[Stored dataset items]
• • • • • • •

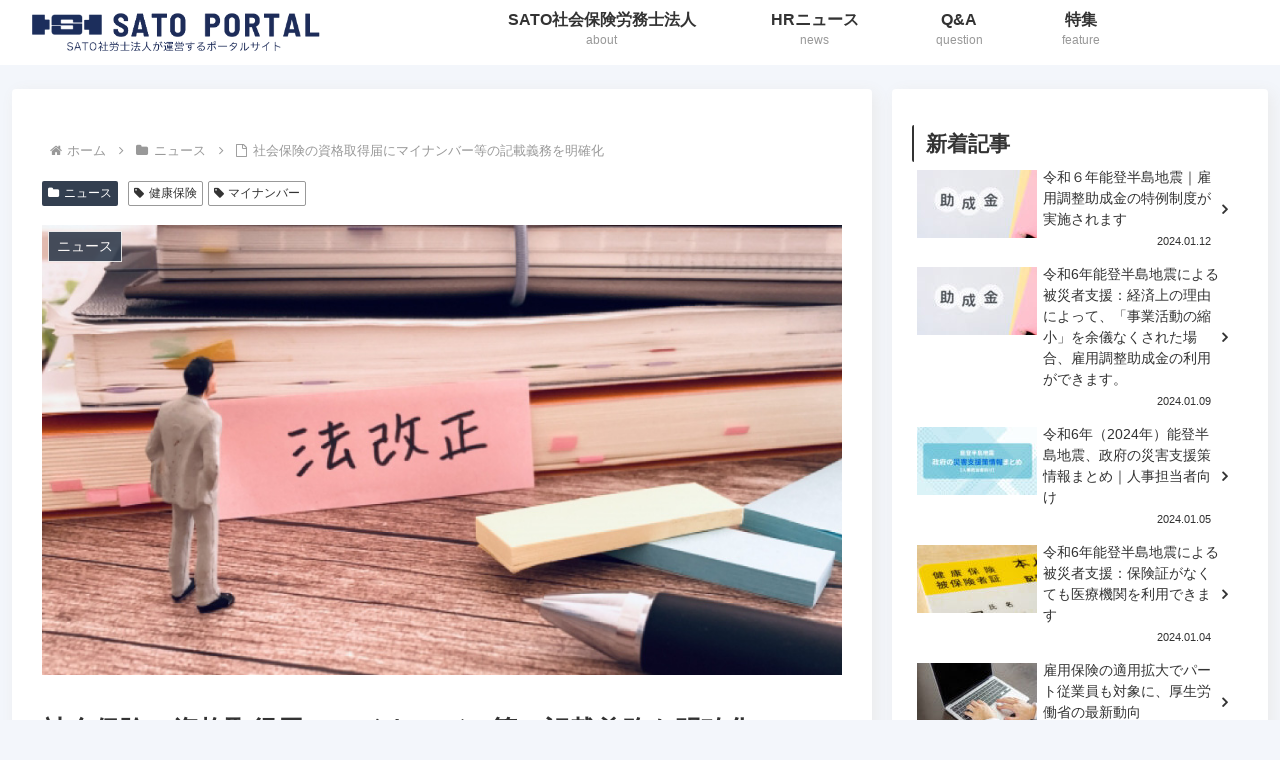

--- FILE ---
content_type: text/css
request_url: https://sato-portal.com/wp-content/themes/cocoon-child-master/style.css?ver=6.9&fver=20240221054005
body_size: 874
content:
@charset "UTF-8";

/*!
Theme Name: Cocoon Child
Description: Cocoon専用の子テーマ
Theme URI: https://wp-cocoon.com/
Author: わいひら
Author URI: https://nelog.jp/
Template:   cocoon-master
Version:    1.1.2
*/

/************************************
** 子テーマ用のスタイルを書く
************************************/
/*必要ならばここにコードを書く*/

#content h1{
	margin-top:1.5em;
}

.article h2{
	background:none;
	border-bottom:solid 1px;
	padding-bottom:0em;
	border-color:#AFABAB;
	padding-left:0em;
	font-size:22px;
}

.article h3{
	border-top:none;
	border-bottom:none;
	border-right:none;
	border-left:solid 1px;
	border-color:#AFABAB;
	padding:0.3em;
	font-size:18px;
}
.article h4{
	border:none;
	font-size:16px;
}






/*アイキャッチとタイトルの入れ替え*/
/*記事ヘッダーの枠組み*/
.article-header {
	display: flex; /*フレックスボックスレイアウト*/
	flex-direction: column; /*ブロック要素を縦に並べる*/
}

/*アイキャッチの枠組み*/
.eye-catch-wrap {
	order: -1; /*順番*/
	overflow: hidden; /*はみ出した部分を非表示 ※IE対策*/
}

/*アイキャッチ*/
.eye-catch {
	margin-bottom: 0; /*下の余白*/
}






.widget_vkexunit_banner a:hover{
	opacity: 0.6;
}
.sidebar-36sign:hover {
	opacity: 0.6;
}

.article h3{
	border-top:none;
	border-right:none;
	
}



.titlelp{
font-size:36px;
}

.titlesato{
	font-size:54px;
	font-weight:900;
	margin-bottom:0px !important;
}

/************************************
** レスポンシブデザイン用のメディアクエリ
************************************/
/*1023px以下*/
@media screen and (max-width: 1023px){
  /*必要ならばここにコードを書く*/


.titlelp{
font-size:36px;
}

.titlesato{
	font-size:36px;
}

	
}


/*834px以下*/
@media screen and (max-width: 834px){
  /*必要ならばここにコードを書く*/




}

/*480px以下*/
@media screen and (max-width: 480px){
  /*必要ならばここにコードを書く*/
		
}
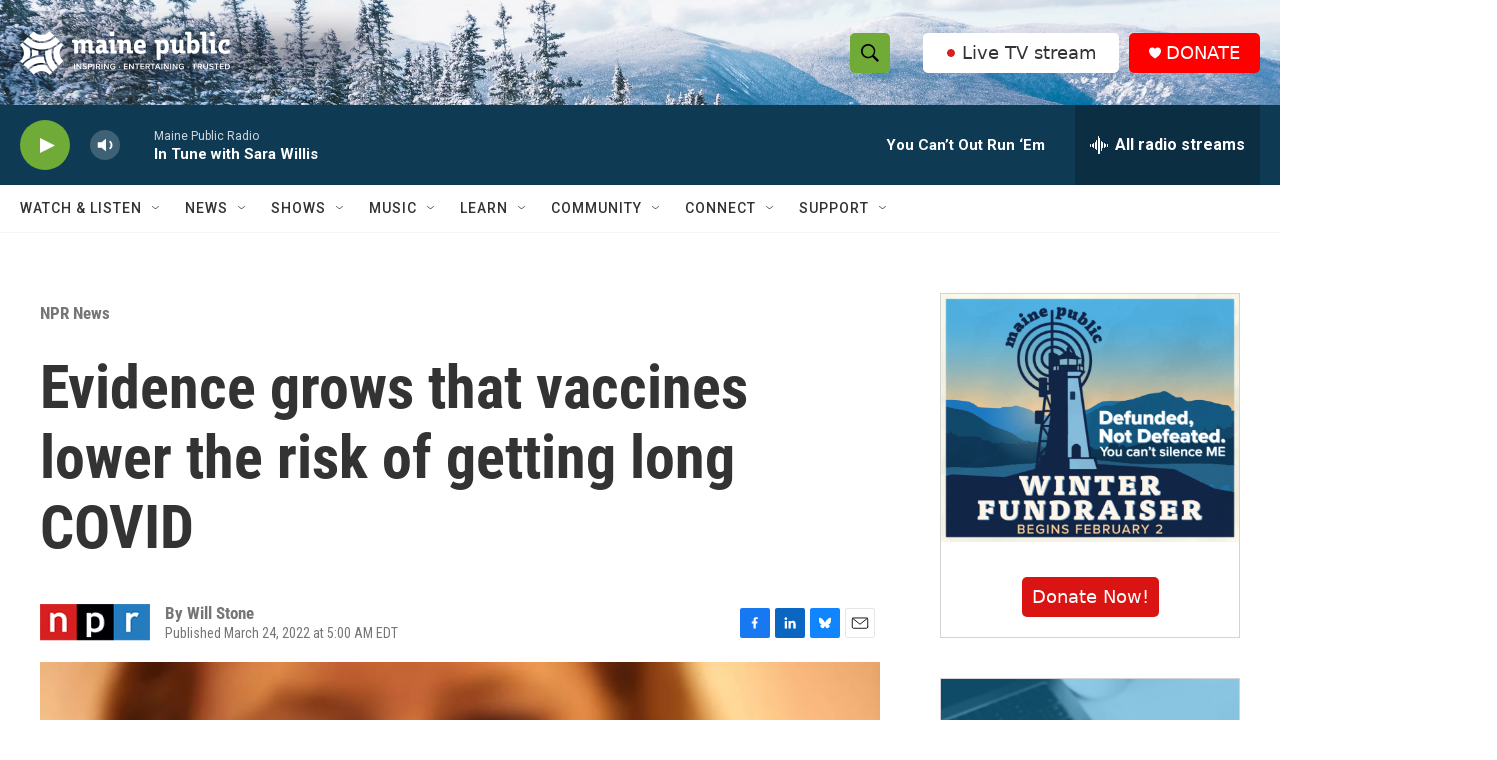

--- FILE ---
content_type: text/html; charset=utf-8
request_url: https://www.google.com/recaptcha/api2/aframe
body_size: 182
content:
<!DOCTYPE HTML><html><head><meta http-equiv="content-type" content="text/html; charset=UTF-8"></head><body><script nonce="GW51S64rEobf26mAshkR8A">/** Anti-fraud and anti-abuse applications only. See google.com/recaptcha */ try{var clients={'sodar':'https://pagead2.googlesyndication.com/pagead/sodar?'};window.addEventListener("message",function(a){try{if(a.source===window.parent){var b=JSON.parse(a.data);var c=clients[b['id']];if(c){var d=document.createElement('img');d.src=c+b['params']+'&rc='+(localStorage.getItem("rc::a")?sessionStorage.getItem("rc::b"):"");window.document.body.appendChild(d);sessionStorage.setItem("rc::e",parseInt(sessionStorage.getItem("rc::e")||0)+1);localStorage.setItem("rc::h",'1769902411601');}}}catch(b){}});window.parent.postMessage("_grecaptcha_ready", "*");}catch(b){}</script></body></html>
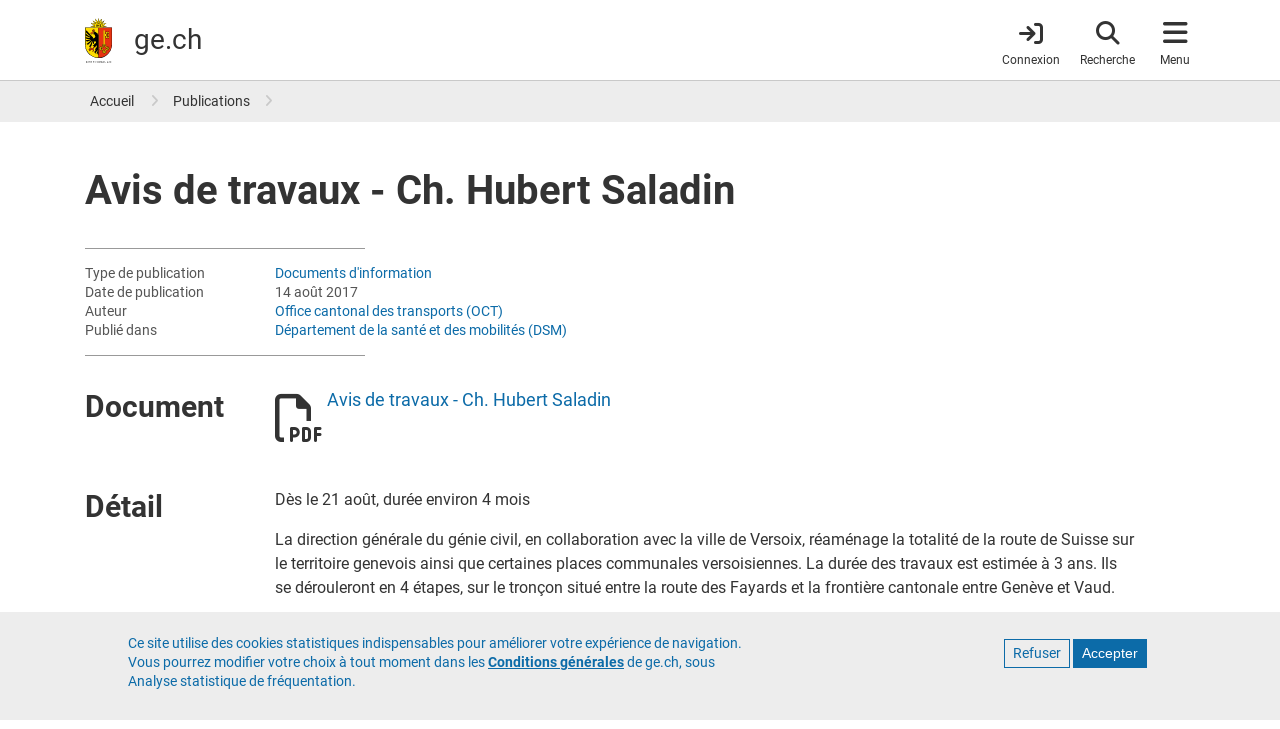

--- FILE ---
content_type: application/javascript
request_url: https://www.ge.ch/themes/custom/gech/js/gechDarkModeB.js?v=1.x
body_size: 1242
content:
const storageName = "gech.selected.theme";

const prefersDarkScheme = window.matchMedia("(prefers-color-scheme: dark)");
const currentTheme = localStorage.getItem(storageName);

/**
 * Necessary to avoid forced dark-mode. The storage has higher priority than browser prefered theme.
 *
 * @See htdocs/themes/custom/gech/src/scss/base/_global.scss.
 * The CSS media query "(prefers-color-scheme: dark)" is indeed forced,
 * maybe because the "(prefers-color-scheme: light)" is not implemented.
 */
if (currentTheme != null) {
  cleanStorage();
  if (currentTheme == "dark") {
    darkThemeInBody();
  } else {
    lightThemeInBody();
  }
} else if (prefersDarkScheme.matches) {
  darkThemeInBody();
} else {
  lightThemeInBody();
}

function darkThemeInBody() {
  document.body.classList.add("dark-theme");
  document.body.classList.remove("light-theme");
}

function lightThemeInBody() {
  document.body.classList.remove("dark-theme");
  document.body.classList.add("light-theme");
}

function cleanStorage() {
  if (prefersDarkScheme.matches) {
    if (currentTheme == "dark") {
      localStorage.removeItem(storageName);
    }
  } else if (currentTheme == "light") {
    localStorage.removeItem(storageName);
  }
}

• • • • • • •

One exact copy of the data, no pictures: write it out line for line.

--- FILE ---
content_type: text/css
request_url: https://sato-portal.com/wp-content/themes/cocoon-child-master/style.css?ver=6.9&fver=20240221054005
body_size: 874
content:
@charset "UTF-8";

/*!
Theme Name: Cocoon Child
Description: Cocoon専用の子テーマ
Theme URI: https://wp-cocoon.com/
Author: わいひら
Author URI: https://nelog.jp/
Template:   cocoon-master
Version:    1.1.2
*/

/************************************
** 子テーマ用のスタイルを書く
************************************/
/*必要ならばここにコードを書く*/

#content h1{
	margin-top:1.5em;
}

.article h2{
	background:none;
	border-bottom:solid 1px;
	padding-bottom:0em;
	border-color:#AFABAB;
	padding-left:0em;
	font-size:22px;
}

.article h3{
	border-top:none;
	border-bottom:none;
	border-right:none;
	border-left:solid 1px;
	border-color:#AFABAB;
	padding:0.3em;
	font-size:18px;
}
.article h4{
	border:none;
	font-size:16px;
}






/*アイキャッチとタイトルの入れ替え*/
/*記事ヘッダーの枠組み*/
.article-header {
	display: flex; /*フレックスボックスレイアウト*/
	flex-direction: column; /*ブロック要素を縦に並べる*/
}

/*アイキャッチの枠組み*/
.eye-catch-wrap {
	order: -1; /*順番*/
	overflow: hidden; /*はみ出した部分を非表示 ※IE対策*/
}

/*アイキャッチ*/
.eye-catch {
	margin-bottom: 0; /*下の余白*/
}






.widget_vkexunit_banner a:hover{
	opacity: 0.6;
}
.sidebar-36sign:hover {
	opacity: 0.6;
}

.article h3{
	border-top:none;
	border-right:none;
	
}



.titlelp{
font-size:36px;
}

.titlesato{
	font-size:54px;
	font-weight:900;
	margin-bottom:0px !important;
}

/************************************
** レスポンシブデザイン用のメディアクエリ
************************************/
/*1023px以下*/
@media screen and (max-width: 1023px){
  /*必要ならばここにコードを書く*/


.titlelp{
font-size:36px;
}

.titlesato{
	font-size:36px;
}

	
}


/*834px以下*/
@media screen and (max-width: 834px){
  /*必要ならばここにコードを書く*/




}

/*480px以下*/
@media screen and (max-width: 480px){
  /*必要ならばここにコードを書く*/
		
}

--- FILE ---
content_type: text/html; charset=utf-8
request_url: https://www.google.com/recaptcha/api2/aframe
body_size: 182
content:
<!DOCTYPE HTML><html><head><meta http-equiv="content-type" content="text/html; charset=UTF-8"></head><body><script nonce="GW51S64rEobf26mAshkR8A">/** Anti-fraud and anti-abuse applications only. See google.com/recaptcha */ try{var clients={'sodar':'https://pagead2.googlesyndication.com/pagead/sodar?'};window.addEventListener("message",function(a){try{if(a.source===window.parent){var b=JSON.parse(a.data);var c=clients[b['id']];if(c){var d=document.createElement('img');d.src=c+b['params']+'&rc='+(localStorage.getItem("rc::a")?sessionStorage.getItem("rc::b"):"");window.document.body.appendChild(d);sessionStorage.setItem("rc::e",parseInt(sessionStorage.getItem("rc::e")||0)+1);localStorage.setItem("rc::h",'1769902411601');}}}catch(b){}});window.parent.postMessage("_grecaptcha_ready", "*");}catch(b){}</script></body></html>

--- FILE ---
content_type: application/javascript
request_url: https://www.ge.ch/themes/custom/gech/js/gechDarkModeB.js?v=1.x
body_size: 1242
content:
const storageName = "gech.selected.theme";

const prefersDarkScheme = window.matchMedia("(prefers-color-scheme: dark)");
const currentTheme = localStorage.getItem(storageName);

/**
 * Necessary to avoid forced dark-mode. The storage has higher priority than browser prefered theme.
 *
 * @See htdocs/themes/custom/gech/src/scss/base/_global.scss.
 * The CSS media query "(prefers-color-scheme: dark)" is indeed forced,
 * maybe because the "(prefers-color-scheme: light)" is not implemented.
 */
if (currentTheme != null) {
  cleanStorage();
  if (currentTheme == "dark") {
    darkThemeInBody();
  } else {
    lightThemeInBody();
  }
} else if (prefersDarkScheme.matches) {
  darkThemeInBody();
} else {
  lightThemeInBody();
}

function darkThemeInBody() {
  document.body.classList.add("dark-theme");
  document.body.classList.remove("light-theme");
}

function lightThemeInBody() {
  document.body.classList.remove("dark-theme");
  document.body.classList.add("light-theme");
}

function cleanStorage() {
  if (prefersDarkScheme.matches) {
    if (currentTheme == "dark") {
      localStorage.removeItem(storageName);
    }
  } else if (currentTheme == "light") {
    localStorage.removeItem(storageName);
  }
}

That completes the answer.